Blu Fights Personal and Political Demons on New Album

courtesy of Blu

“Man, that is one of my favorite films,” says rapper John Barnes better known as Blu. He’s referring to Killer of Sheep, a 1977 tone poem about black working-class ennui in South Los Angeles.

“I watch it all the time when I’m alone, dreaming of being raised in my parents’ era. It is truly the only movie that depicts the Los Angeles I grew up in, so I have always respected Charles Burnett’s stuff.”

Blu has never toiled in a slaughterhouse, and with his boyish good looks, he resembles a streetwear model more than the sooty-faced serfs in Killer of Sheep. At 35, he is also a legend, someone who commands hushed fealty in underground hip-hop.

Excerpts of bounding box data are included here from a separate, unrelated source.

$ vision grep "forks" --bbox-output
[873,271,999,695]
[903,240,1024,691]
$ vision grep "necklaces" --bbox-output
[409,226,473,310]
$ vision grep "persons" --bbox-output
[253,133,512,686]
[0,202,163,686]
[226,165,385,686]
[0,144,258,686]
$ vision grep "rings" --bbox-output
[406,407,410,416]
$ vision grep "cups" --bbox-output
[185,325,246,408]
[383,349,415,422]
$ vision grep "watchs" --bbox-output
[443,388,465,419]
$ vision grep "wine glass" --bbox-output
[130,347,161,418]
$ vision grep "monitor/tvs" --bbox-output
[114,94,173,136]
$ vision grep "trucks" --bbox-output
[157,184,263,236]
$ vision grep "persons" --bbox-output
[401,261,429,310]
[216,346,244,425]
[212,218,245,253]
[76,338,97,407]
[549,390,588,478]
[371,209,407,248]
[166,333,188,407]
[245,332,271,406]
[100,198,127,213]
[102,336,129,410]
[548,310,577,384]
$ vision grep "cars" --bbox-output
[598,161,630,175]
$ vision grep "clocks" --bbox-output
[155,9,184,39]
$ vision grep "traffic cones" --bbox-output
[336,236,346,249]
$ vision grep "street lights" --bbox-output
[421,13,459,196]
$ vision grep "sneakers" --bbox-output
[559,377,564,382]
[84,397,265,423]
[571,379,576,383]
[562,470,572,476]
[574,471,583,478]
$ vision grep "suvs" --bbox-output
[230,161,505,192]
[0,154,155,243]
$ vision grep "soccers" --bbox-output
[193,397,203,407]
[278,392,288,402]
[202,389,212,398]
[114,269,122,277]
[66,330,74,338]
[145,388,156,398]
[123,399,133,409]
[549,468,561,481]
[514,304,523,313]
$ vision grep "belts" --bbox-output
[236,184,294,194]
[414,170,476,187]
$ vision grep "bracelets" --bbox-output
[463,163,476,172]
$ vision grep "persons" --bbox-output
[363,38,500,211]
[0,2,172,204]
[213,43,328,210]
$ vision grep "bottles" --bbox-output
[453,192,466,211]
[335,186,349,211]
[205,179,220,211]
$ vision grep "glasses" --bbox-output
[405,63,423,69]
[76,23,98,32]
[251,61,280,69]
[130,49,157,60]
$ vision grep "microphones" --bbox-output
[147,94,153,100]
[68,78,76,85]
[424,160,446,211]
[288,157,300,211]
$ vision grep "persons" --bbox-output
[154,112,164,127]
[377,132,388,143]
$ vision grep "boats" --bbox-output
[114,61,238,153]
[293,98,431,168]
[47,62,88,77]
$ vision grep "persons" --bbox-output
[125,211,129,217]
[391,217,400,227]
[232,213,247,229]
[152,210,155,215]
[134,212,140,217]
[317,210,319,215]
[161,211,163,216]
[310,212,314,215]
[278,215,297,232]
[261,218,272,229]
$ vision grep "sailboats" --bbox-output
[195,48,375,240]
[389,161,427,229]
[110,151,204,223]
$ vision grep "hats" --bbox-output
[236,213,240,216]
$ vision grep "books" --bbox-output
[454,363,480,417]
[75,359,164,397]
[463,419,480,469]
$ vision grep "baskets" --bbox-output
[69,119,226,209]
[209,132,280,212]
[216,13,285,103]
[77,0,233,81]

Yet in any discussion of Blu’s music, the phrase “everyman” gets bandied about almost reflexively. He emits a warm humility and, like Burnett, speaks for the straggling commoner who can’t catch a break. It’s been 11 years since his breakout album Below the Heavens; produced by Exile, it was the first of Blu’s gently polemical riffs on Los Angeles life. As the language of hip-hop becomes more laconic, many fans have recalibrated their expectations, but there is much demand for Blu’s literarily charged storytelling.

“The people made [Below the Heavens] what it is!” Blu says. “I still don’t fully grasp it. I see it everywhere, and it’s mind-boggling, but the reality of it all has not struck me.”

Today, Blu is still mining the frustrations and infirmities of life in L.A., as complicated a metropolis as any that exists in this country.

“I believe we were given the King’s chair and it was taken before we could make it out the inauguration,” Blu says. “We were on the verge of becoming a new L.A. that everyone dreamt it to be: peaceful, green, active and progressive. But the police started killing children all over America, and eventually that reached L.A. and tore us down as well.”

Anytime a young person dies in this manner, it seems to trigger a chorus of fretful murmurs about the state of modern policing. But Blu is apoplectic. His new album, Gods in the Spirit, Titans in the Flesh is good-humored but aswarm with righteous invective. This has been gnawing at him since at least 2013, when he rapped about unlawful property seizures on “End of the World.” Whatever piecemeal legal reforms have been introduced since then, they cannot temper Blu’s fury with police departments large and small, as well as their pointy-headed Washington enablers.

Like most creatives, Blu draws inspiration from turmoil both personal and political. He would jump at the chance to have it some other, less painful way.

“I hate it,” Blu says flatly. “It destroys my music; it puts you in a position no one wants to be in. Everyone wants peace and happiness, and no one wants to have to fight purposelessly for it, either. It has almost completely changed the course of my music: from easy listening to rebellious war cries! It’s awful, man. I want to rap about women on the beach.” While it has never been his selling point, Blu’s comfort at “war” is self-evident.

Titans in the Flash will stoke jealousy among rappers who aspire to tell stories but who can’t compete with Blu’s flair for expository writing. It helps that the album is funky as a motherfucker. The credit for that goes to Nottz, a malleably gifted local producer who, like Exile, can be as outré—or as conservative—as needed. In this case, his beats are full of arpeggiated tremble and trippy, squelching bass.

“Nottz and Exile are two of the most powerful wizards,” Blu marvels. “They’re the best at what they do; they’re better than anyone who tries to do it.”

“Working with Exile is like the 1800s, though,” he continues. “With Nottz, it’s like up picking beats at undisclosed locations in the forest.” Kind of a far cry from the slaughterhouse.